Blake Morrison on The Lesser Bohemians
The story of a young Irish woman who comes to drama school in London and of her intense relationship with an older man, Eimear McBride’s second novel is as boldly innovative as her first—more brightly lit, perhaps, but with no less darkness around the edges. A fractured syntax dominates the opening pages but after a long section in the voice of her lover the prose loosens up. By the end, through her experience of love and sex, the girl has become a fully formed thing.
Eimear McBride, The Lesser Bohemians
From the writer of one of the most memorable debuts of recent years.
An eighteen-year-old Irish girl arrives in London to study drama and falls violently in love with an older actor. This older man has a disturbing past that the young girl is unprepared for. The young girl has a troubling past of her own. This is her story and their story.

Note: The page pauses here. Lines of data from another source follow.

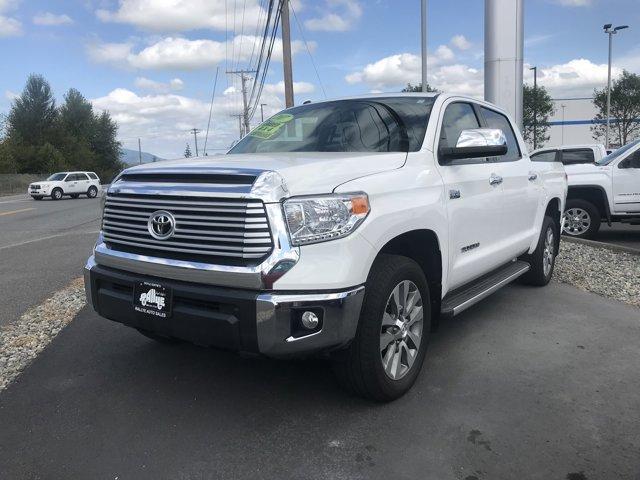 Used 2017 Toyota Tundra in Burlington, WA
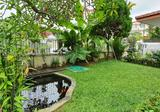 Star Buy!!! 3 Storey Detached House - Property For Sale in Singapore
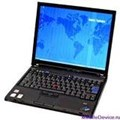 Laptop IBM Thinpad T60 - Dòng Bussiness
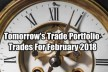 Tomorrow's Trade Portfolio Ideas for Fri Feb 16 2018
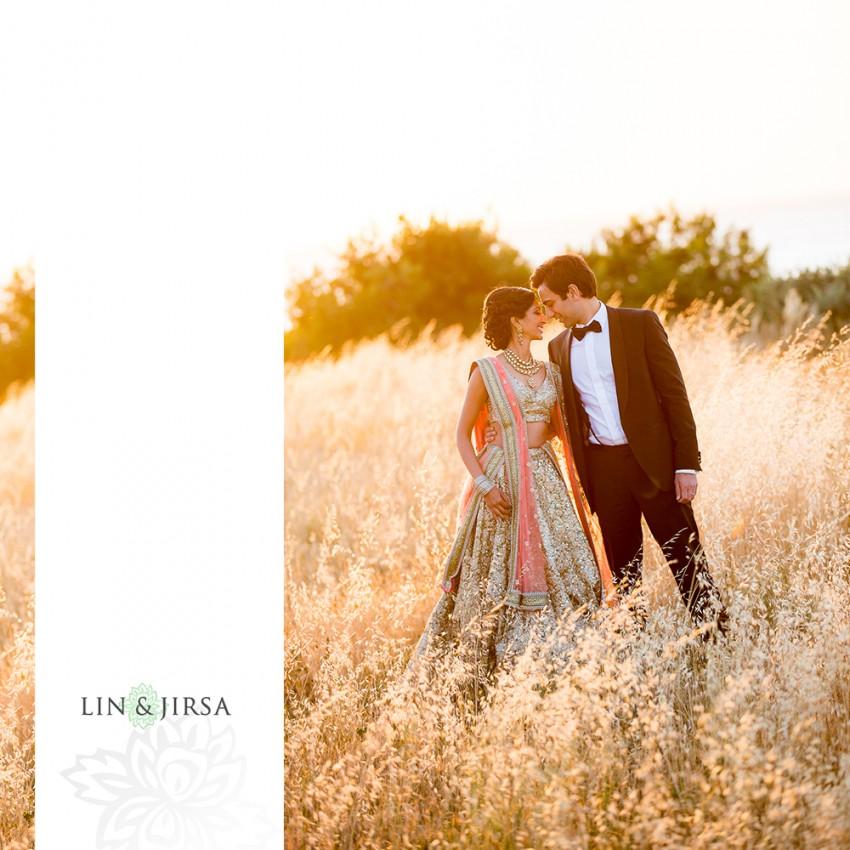 18-palos-verdes-los-angeles-post-wedding-photographer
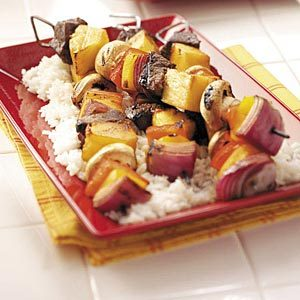 Pineapple Beef Kabobs Recipe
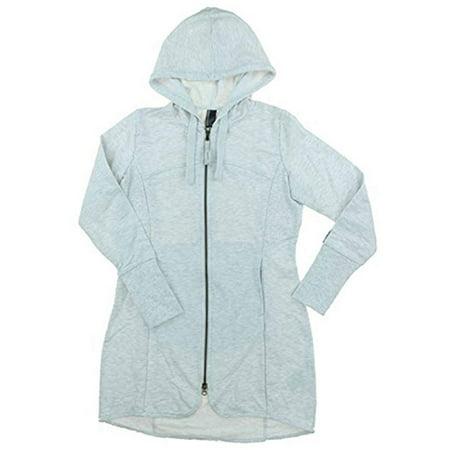 Mondetta Women's Andrea Full Zip Long Length Hooded Jacket - Light Grey Heather (Large) - Large Long Full Back Vest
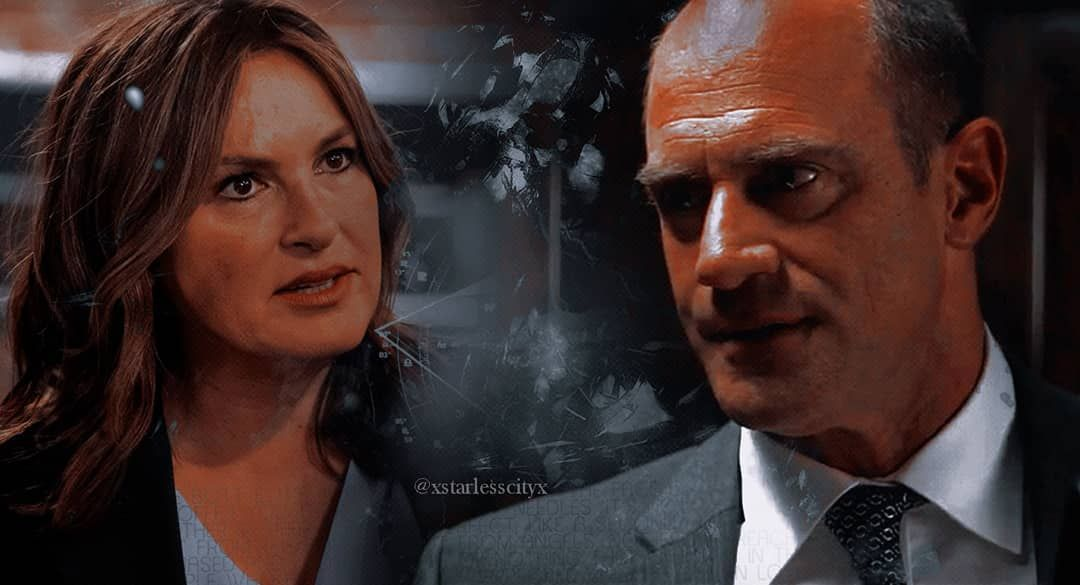 Pin By Michelle Swann On Law And Order Special Victims Unit Chris Meloni Benson And Stabler Chris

The Lesser Bohemians is about sexual passion. It is about innocence and the loss of it. At once epic and exquisitely intimate, it is a celebration of the dark and the light in love.
About the author
Eimear McBride grew up in the west of Ireland and studied acting at Drama Centre London. Her debut novel A Girl is a Half-formed Thing took nine years to publish and subsequently received the Bailey's Women's Prize for Fiction, Kerry Group Irish Novel of the Year, the Goldsmiths Prize, Desmond Elliot Prize and the Geoffrey Faber Memorial Prize. Her short fiction has appeared in Dubliners 100, The Long Gaze Back and on Radio 4. She occasionally reviews for the Guardian, TLS, New Statesman and New York Times Book Review.